■ **Task instructions**:
Begin with the opening line of the records and extract each line through the one holding "scientific name: Bos taurus"; pictures are not part of the copy.

[Stored data]
- - - - -

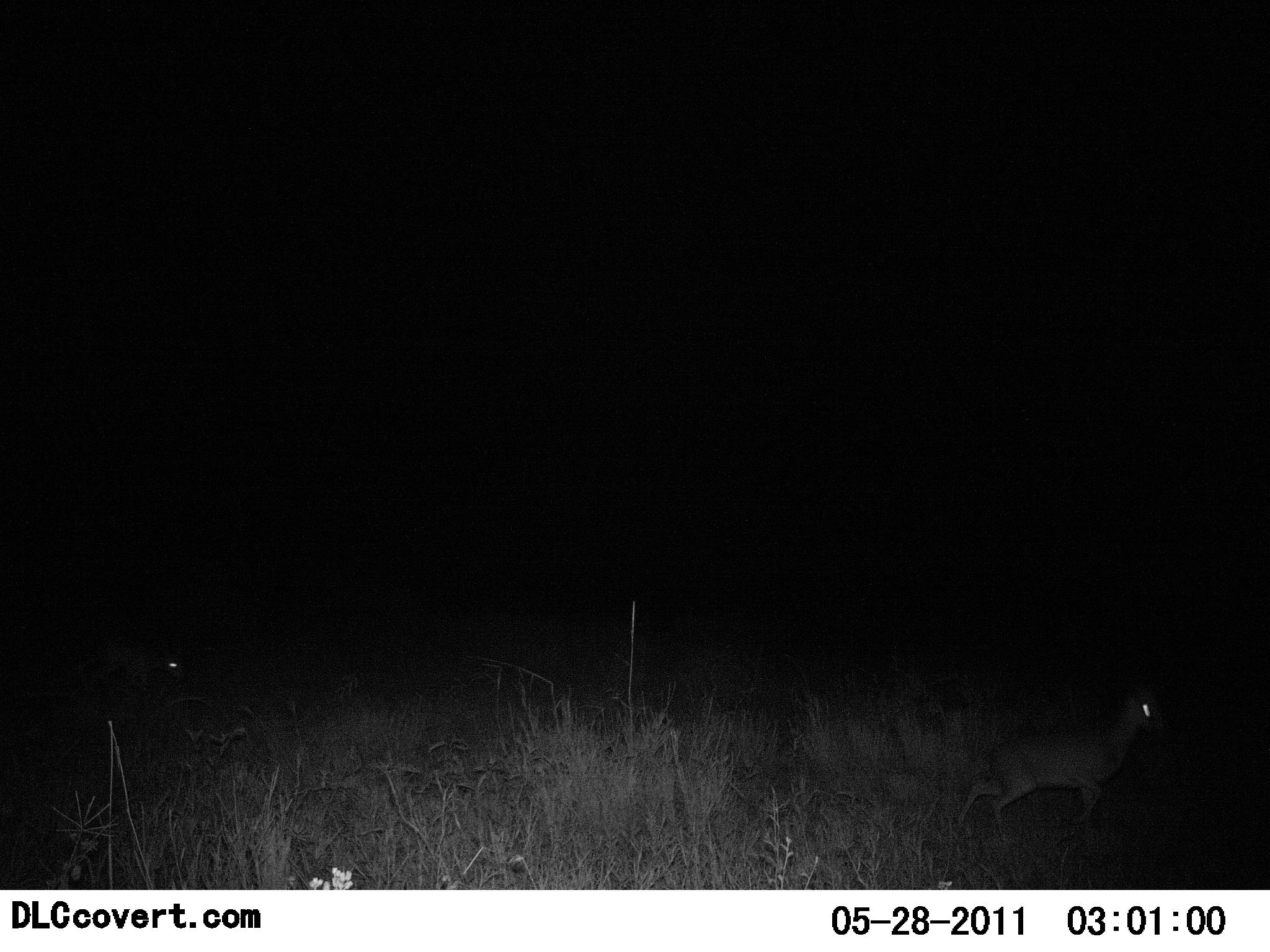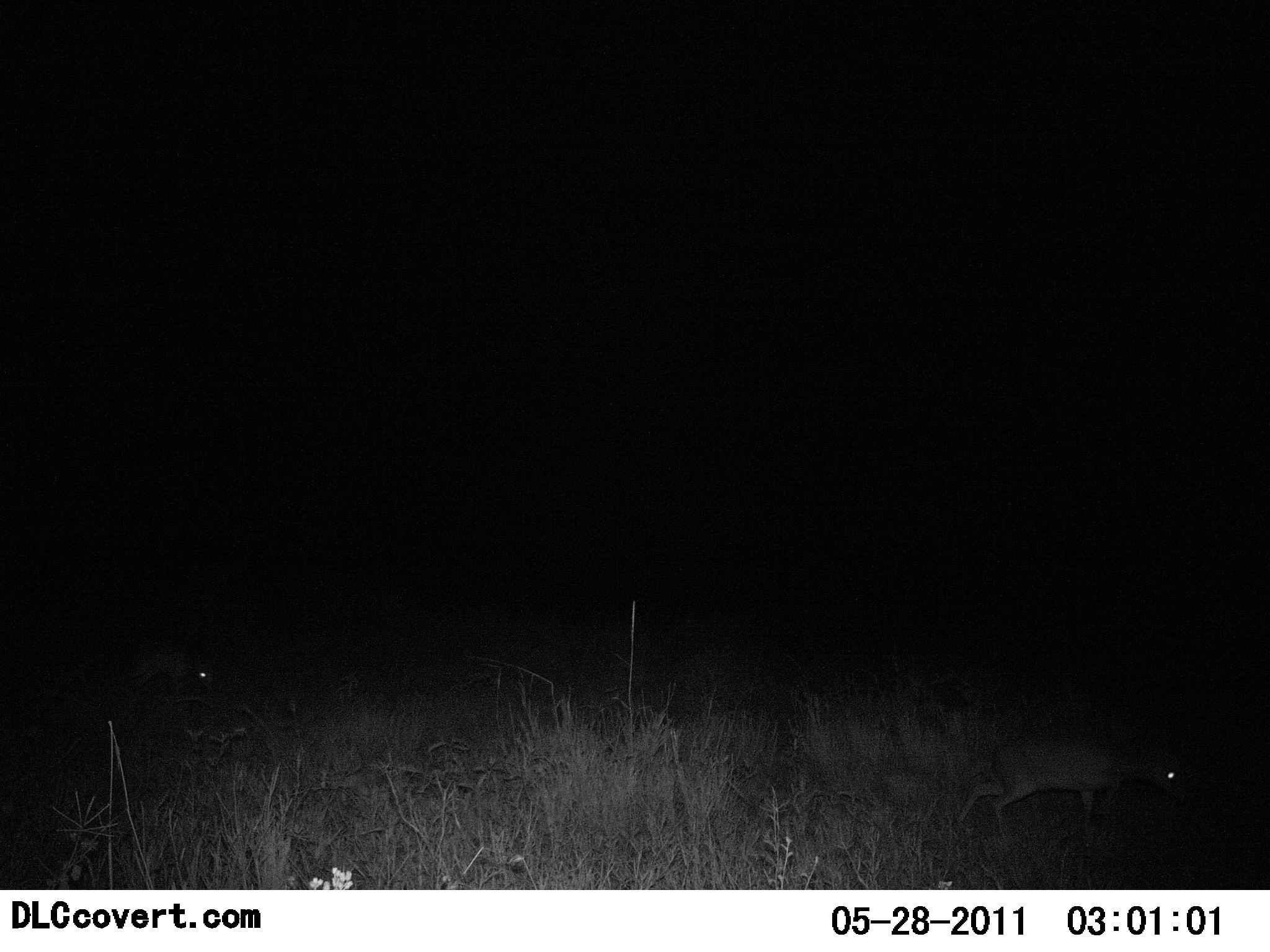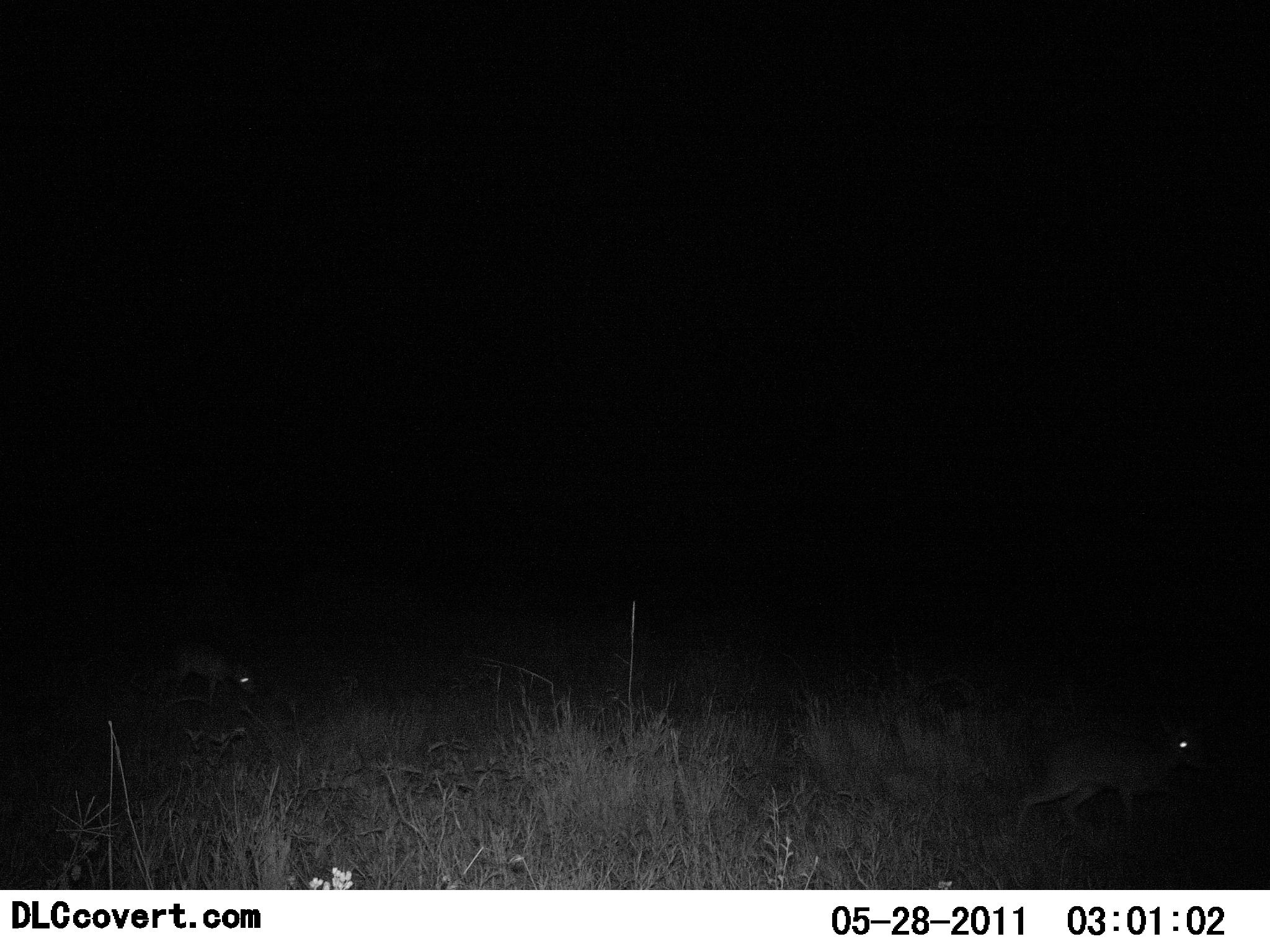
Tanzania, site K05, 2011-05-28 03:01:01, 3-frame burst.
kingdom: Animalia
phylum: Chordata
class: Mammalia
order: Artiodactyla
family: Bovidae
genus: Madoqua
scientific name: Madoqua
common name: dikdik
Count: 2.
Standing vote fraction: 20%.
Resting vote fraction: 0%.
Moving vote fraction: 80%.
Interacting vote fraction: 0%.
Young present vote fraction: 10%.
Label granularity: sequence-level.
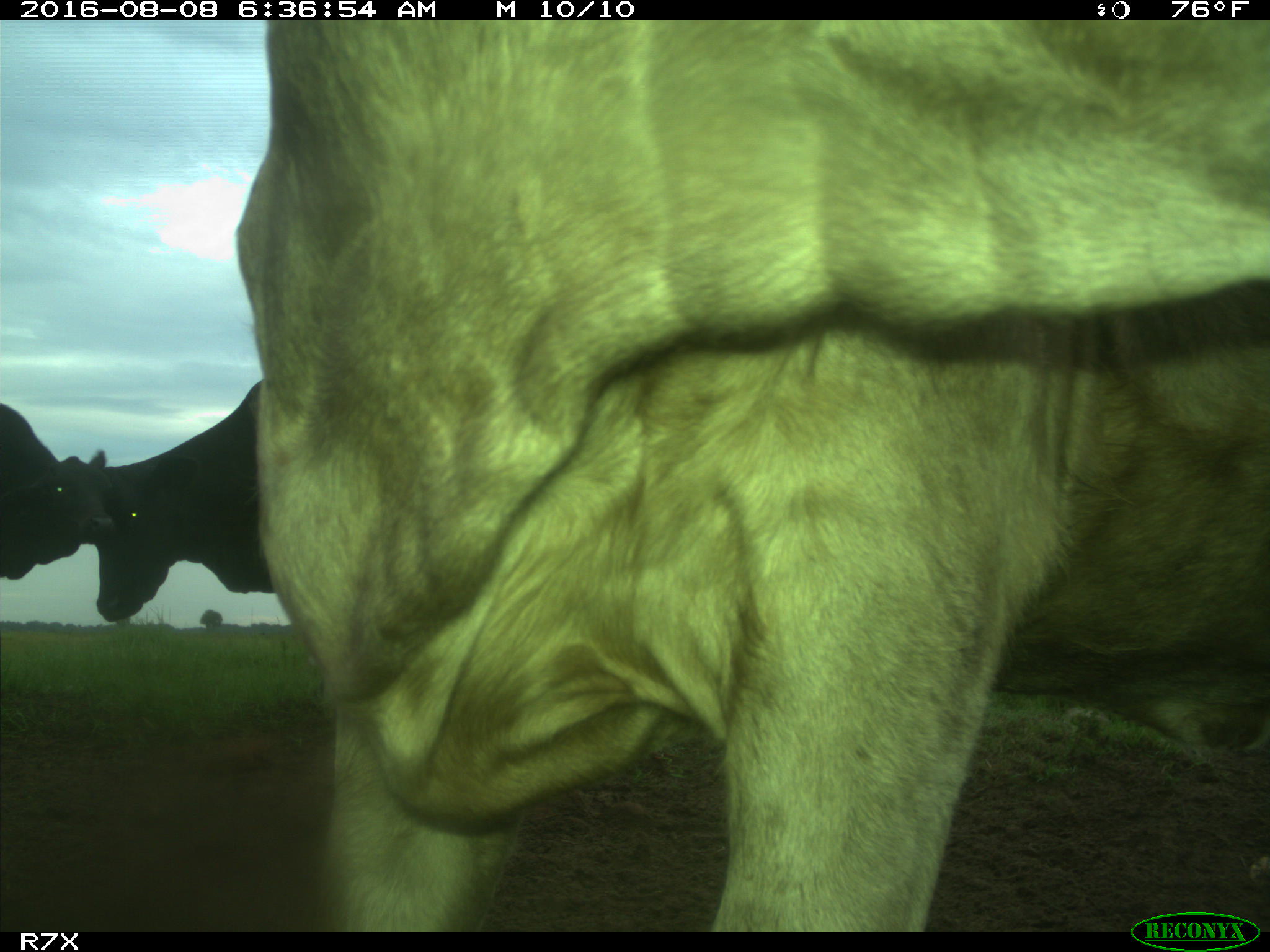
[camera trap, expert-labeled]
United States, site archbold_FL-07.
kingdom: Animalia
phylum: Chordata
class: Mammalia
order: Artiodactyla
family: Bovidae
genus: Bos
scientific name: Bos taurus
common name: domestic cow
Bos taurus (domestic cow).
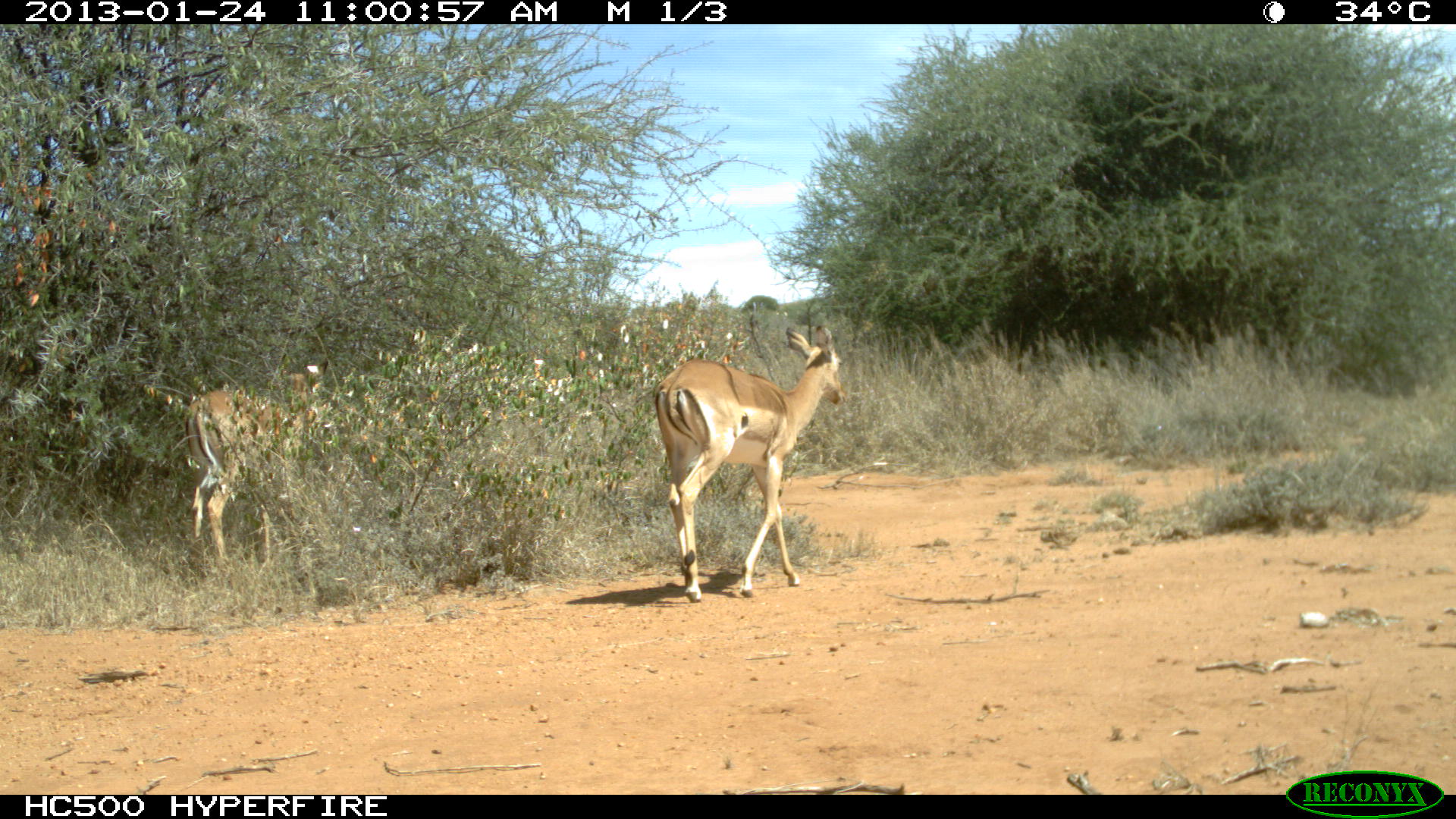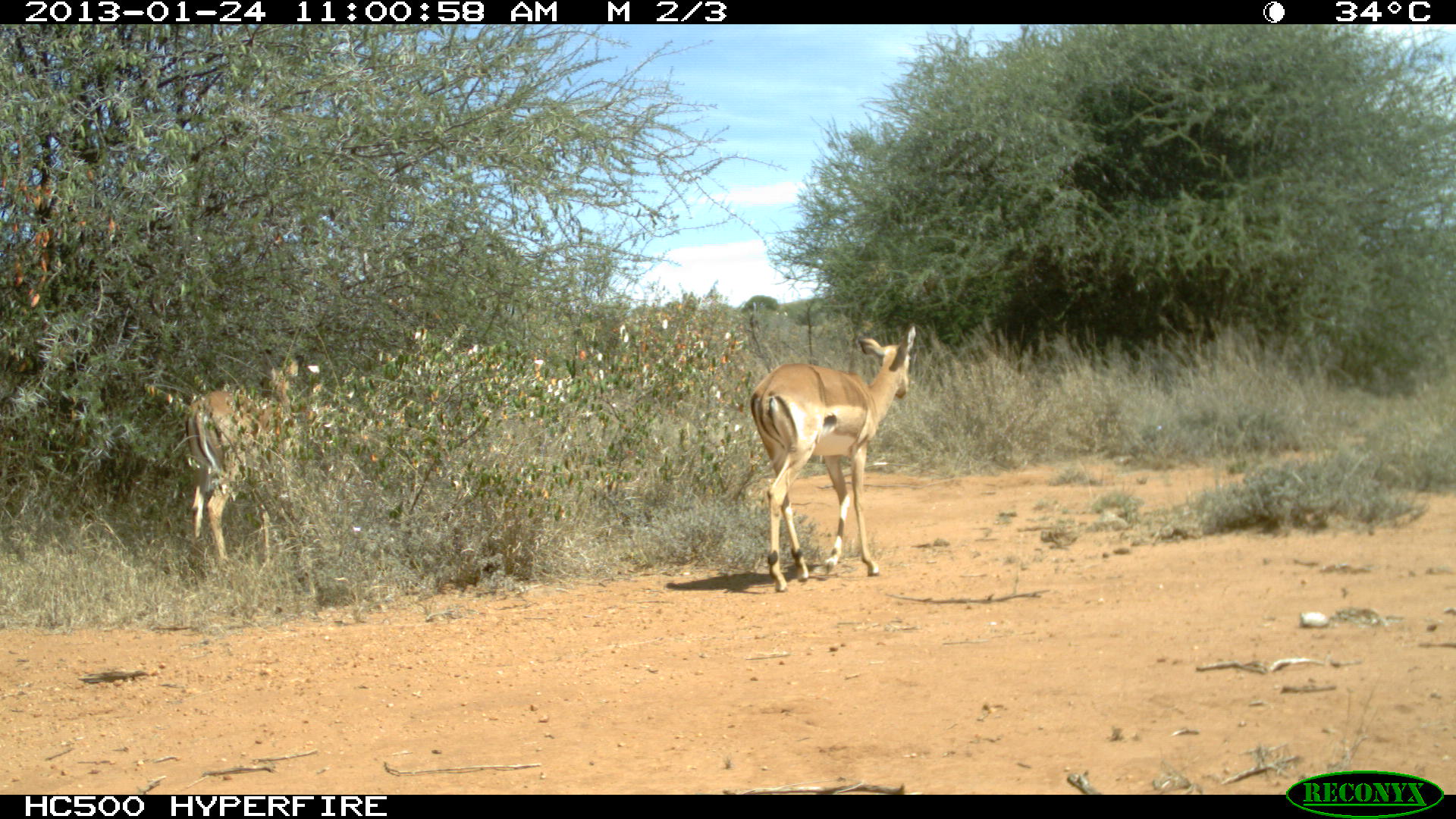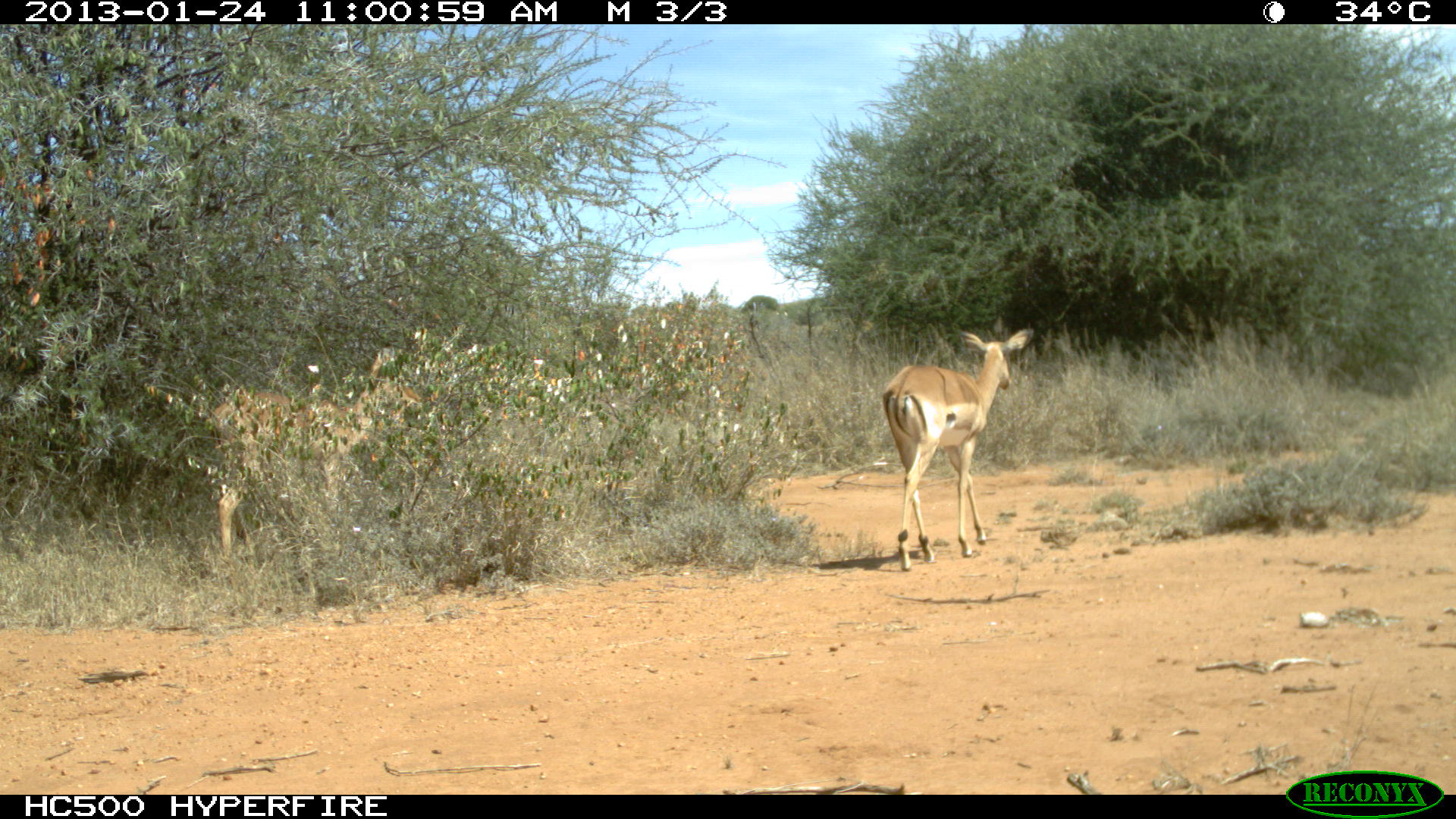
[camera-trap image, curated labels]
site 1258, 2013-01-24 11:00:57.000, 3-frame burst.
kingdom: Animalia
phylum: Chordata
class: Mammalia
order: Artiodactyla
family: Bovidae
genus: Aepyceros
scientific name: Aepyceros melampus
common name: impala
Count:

- - - - -

■ **Result**:
Tanzania, site K05, 2011-05-28 03:01:01, 3-frame burst.
kingdom: Animalia
phylum: Chordata
class: Mammalia
order: Artiodactyla
family: Bovidae
genus: Madoqua
scientific name: Madoqua
common name: dikdik
Count: 2.
Standing vote fraction: 20%.
Resting vote fraction: 0%.
Moving vote fraction: 80%.
Interacting vote fraction: 0%.
Young present vote fraction: 10%.
Label granularity: sequence-level.
[camera trap, expert-labeled]
United States, site archbold_FL-07.
kingdom: Animalia
phylum: Chordata
class: Mammalia
order: Artiodactyla
family: Bovidae
genus: Bos
scientific name: Bos taurus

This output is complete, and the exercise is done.